Chapitre II-
L'analyse de la coopération Rillieux-la-Pape-Natitingou
Ce chapitre dresse une analyse du partenariat entre les deux
communes (Section 1), tout en essayant de faire des propositions, suggestions
et recommandations aux différents acteurs impliqués dans ce
partenariat pour le rendre durable, efficace et profitables aux deux
collectivités (Section2).
Section 1- La
coopération entre Rillieux-la-Pape-Natitingou en question
Cette section passe au peigne fin le partenariat entre les
deux collectivités et se veut avant tout une analyse des enjeux et des
stratégies des acteurs individuels et institutionnels dans le projet de
solidarité internationale. Elle essaie d'amorcer une conception d'une
bonne coopération décentralisée.
Paragraphe 1-
Une analyse critique et objective du partenariat Rillieux-Natitingou
Il s'agit de mettre en évidence dans ce paragraphe, les
bonnes actions et les paradoxes de la relation qui lie les deux
collectivités partenaires à la lumière de l'analyse des
actions déployées sur le terrain et la méthode
adoptée pour la réalisation de ces actions.

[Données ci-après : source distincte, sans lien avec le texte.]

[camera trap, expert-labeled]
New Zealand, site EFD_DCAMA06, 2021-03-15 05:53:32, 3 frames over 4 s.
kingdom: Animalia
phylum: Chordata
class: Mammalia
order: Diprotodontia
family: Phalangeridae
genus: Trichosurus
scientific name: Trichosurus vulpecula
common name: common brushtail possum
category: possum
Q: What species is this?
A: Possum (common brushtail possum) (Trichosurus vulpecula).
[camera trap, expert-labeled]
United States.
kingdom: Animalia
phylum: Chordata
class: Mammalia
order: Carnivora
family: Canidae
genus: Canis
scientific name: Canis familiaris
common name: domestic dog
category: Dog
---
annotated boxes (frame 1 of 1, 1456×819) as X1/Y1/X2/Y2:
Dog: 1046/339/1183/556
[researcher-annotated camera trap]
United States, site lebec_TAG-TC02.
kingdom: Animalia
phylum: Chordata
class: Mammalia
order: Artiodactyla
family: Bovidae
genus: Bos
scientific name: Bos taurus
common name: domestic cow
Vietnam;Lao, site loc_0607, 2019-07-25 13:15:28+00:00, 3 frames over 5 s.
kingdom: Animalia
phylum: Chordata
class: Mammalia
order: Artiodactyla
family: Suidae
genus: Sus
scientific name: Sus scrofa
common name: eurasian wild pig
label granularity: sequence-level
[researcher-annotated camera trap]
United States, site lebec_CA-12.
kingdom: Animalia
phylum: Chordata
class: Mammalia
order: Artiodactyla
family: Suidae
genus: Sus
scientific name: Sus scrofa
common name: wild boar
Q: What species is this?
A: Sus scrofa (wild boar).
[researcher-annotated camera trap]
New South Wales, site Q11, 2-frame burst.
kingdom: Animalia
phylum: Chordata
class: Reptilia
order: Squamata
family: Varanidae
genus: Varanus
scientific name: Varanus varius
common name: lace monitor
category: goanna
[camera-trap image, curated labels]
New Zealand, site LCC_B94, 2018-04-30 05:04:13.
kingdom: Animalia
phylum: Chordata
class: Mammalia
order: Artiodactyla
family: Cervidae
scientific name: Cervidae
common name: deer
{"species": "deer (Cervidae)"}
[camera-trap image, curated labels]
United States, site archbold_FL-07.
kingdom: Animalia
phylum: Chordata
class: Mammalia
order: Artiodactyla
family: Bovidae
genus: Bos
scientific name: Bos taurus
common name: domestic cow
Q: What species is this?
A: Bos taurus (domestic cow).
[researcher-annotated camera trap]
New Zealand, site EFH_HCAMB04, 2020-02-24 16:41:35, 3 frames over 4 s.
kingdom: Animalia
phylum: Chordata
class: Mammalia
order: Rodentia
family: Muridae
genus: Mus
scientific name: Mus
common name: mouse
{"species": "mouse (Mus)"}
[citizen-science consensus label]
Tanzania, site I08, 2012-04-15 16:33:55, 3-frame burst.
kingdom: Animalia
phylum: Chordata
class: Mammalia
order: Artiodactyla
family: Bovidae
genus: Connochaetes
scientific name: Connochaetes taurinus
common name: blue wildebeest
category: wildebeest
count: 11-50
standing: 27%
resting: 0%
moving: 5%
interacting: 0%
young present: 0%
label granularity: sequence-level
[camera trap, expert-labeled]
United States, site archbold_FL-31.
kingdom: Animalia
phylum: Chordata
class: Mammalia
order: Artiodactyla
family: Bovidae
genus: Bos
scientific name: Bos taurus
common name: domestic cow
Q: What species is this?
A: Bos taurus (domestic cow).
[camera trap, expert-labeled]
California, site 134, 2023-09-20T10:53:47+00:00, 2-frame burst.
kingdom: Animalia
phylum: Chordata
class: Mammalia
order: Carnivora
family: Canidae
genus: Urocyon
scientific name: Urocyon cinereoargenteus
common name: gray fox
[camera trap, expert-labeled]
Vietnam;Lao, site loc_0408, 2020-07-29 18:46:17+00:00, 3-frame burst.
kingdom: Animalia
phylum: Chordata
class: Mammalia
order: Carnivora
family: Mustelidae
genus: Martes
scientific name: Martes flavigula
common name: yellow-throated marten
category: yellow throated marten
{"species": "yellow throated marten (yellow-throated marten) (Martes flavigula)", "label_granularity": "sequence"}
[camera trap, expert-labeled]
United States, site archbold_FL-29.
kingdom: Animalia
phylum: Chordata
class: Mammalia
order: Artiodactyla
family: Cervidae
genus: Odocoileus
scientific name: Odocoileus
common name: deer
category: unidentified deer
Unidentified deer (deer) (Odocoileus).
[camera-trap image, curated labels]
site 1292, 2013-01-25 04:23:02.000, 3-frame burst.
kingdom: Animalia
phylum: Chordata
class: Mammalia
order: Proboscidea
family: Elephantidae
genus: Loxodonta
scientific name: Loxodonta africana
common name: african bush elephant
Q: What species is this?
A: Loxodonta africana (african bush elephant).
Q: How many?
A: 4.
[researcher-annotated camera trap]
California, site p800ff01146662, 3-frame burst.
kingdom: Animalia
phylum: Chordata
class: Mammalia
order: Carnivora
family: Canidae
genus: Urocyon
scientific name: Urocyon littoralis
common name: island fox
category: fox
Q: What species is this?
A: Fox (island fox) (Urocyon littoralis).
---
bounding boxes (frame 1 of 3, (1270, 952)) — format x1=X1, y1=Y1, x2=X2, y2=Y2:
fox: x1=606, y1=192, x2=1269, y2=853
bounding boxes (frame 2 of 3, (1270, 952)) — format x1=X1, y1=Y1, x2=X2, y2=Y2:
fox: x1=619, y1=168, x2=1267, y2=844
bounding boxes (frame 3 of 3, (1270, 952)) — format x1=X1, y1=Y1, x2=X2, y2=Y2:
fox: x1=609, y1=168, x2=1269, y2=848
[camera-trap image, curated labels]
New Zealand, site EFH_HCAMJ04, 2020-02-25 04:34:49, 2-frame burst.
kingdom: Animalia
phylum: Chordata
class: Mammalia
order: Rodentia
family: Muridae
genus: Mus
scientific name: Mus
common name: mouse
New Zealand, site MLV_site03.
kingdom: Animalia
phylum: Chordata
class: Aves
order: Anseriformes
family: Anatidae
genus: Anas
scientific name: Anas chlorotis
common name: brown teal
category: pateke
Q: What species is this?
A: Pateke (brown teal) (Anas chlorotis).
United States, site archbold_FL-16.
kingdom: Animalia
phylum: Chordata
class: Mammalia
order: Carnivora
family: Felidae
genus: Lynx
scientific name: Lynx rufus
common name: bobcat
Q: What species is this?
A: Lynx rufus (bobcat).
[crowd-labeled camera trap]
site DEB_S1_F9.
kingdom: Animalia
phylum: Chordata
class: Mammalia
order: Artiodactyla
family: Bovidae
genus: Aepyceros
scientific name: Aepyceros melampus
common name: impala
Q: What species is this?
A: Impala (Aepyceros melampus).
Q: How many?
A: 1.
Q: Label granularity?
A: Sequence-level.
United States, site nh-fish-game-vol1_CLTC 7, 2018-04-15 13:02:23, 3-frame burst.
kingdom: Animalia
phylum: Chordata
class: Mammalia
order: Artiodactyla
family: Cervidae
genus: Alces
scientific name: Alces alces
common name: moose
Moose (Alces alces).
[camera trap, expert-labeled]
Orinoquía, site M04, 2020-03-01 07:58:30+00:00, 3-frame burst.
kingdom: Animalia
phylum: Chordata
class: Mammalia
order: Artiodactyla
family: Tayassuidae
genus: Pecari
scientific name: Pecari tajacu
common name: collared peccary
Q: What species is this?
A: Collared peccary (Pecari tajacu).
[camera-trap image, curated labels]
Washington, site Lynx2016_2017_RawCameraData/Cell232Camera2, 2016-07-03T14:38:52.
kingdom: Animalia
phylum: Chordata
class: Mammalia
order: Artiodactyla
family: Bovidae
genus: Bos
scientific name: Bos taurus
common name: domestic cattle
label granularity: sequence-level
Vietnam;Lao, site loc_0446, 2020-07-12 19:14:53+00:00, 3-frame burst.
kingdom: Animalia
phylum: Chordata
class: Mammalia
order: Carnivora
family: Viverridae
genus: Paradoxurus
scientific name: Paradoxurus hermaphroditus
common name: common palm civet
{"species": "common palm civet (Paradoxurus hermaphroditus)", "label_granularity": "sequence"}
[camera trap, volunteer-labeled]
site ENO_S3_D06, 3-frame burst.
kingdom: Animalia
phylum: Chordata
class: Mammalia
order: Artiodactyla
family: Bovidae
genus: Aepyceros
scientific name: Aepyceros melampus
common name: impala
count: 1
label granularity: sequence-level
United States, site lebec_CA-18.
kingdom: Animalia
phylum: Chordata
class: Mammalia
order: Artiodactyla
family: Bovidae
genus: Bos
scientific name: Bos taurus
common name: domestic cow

Mais avant toute analyse, il importe de rappeler que la
coopération entre Rillieux et Natitingou a été
initié en 1995 et a démarré officiellement en 1998 avec la
signature d'un premier accord de partenariat. C'est une coopération
déjà ancienne que les deux territoires ont bien voulu inscrire
dans leurs différents programmes. Au départ, les relations entre
les deux communes s'inscrivaient dans un cadre de solidarité
internationale avec une inégalité de statut car l'une
était une collectivité gérée par des élus
tandis que l'autre est sous administration d'un pouvoir central. Après
les premières élections municipales de 2002 au Bénin, les
relations entre les deux communes vont connaître une évolution et
vont s'inscrire dans un contexte exclusivement de décentralisation
fondée sur les rapports de territoire à territoire. C'est alors
que naît l'idée d'une coopération
décentralisée entre les deux collectivités. Aujourd'hui,
cette exclusivité se trouve renforcée et les deux
collectivités sont très fortement mues et engagées en
faveur de l'idée d'une coopération plus juste et
équilibrée. Cette approche d'une logique de relations entre
partenaires du même niveau, ayant le même statut juridique,
s'articule autour de trois principes fondamentaux que sont
l'égalité, la réciprocité et la connaissance
mutuelle. C'est sur la base de ces trois principes que les deux partenaires ont
conçu et structuré leurs relations. Les deux collectivités
ont ainsi donc su tisser sur la base de d'égalité, de
réciprocité et de connaissance mutuelle une coopération
exemplaire, qui répond aux enjeux de développement au Sud et de
solidarité au Nord. La coopération entre les deux
collectivités s'est développée selon trois axes en
reprenant ainsi les principes du développement durable visant à
agir en même temps sur les aspects environnemental, humain et
économique.
Au plan humain, nous constatons que, la coopération
accompagne le processus de décentralisation en assurant la formation et
la qualification du personnel de la mairie de Natitingou. Elle a initié
un projet de formation des cadres de la mairie et des artisans notamment des
tisserands de la commune.
Au plan économique, le projet de construction du centre
de tissage vise le développement économique de la commune par une
plus value apportée aux techniques de fabrique des tissus
traditionnels.
Le volet environnemental verra se développer
l'important projet « Natitingou-Ville Propre », qui est un
projet de gestion et de traitement des ordures ménagères et des
déchets solides de la commune de Natitingou. L'objectif de ce projet est
d'être une innovation, en ce sens qu'il promeut non seulement une
pratique alternative peu coûteuse de gestion des ordures grâce
à l'évacuation de ces ordures par charrettes et à traction
asine, mais aussi une opération pilote de gestion des ordures
adaptée à cette région du nord Bénin. Afin de
renforcer la dimension culturelle des relations entre les deux
collectivités, la coopération s'appuie sur un jumelage entre les
deux villes, jumelage caractérisé par des actions
d'échanges culturels, sportifs et de connaissance mutuelle entre les
deux cultures.
La coopération entre les deux communes a permis la
réalisation d'importantes actions de développement. Ce qui nous
laisse dire que la relation entre les deux collectivités, est une
coopération au service des échanges nord-sud, de l'aide au
développement et surtout de l'éducation au développement.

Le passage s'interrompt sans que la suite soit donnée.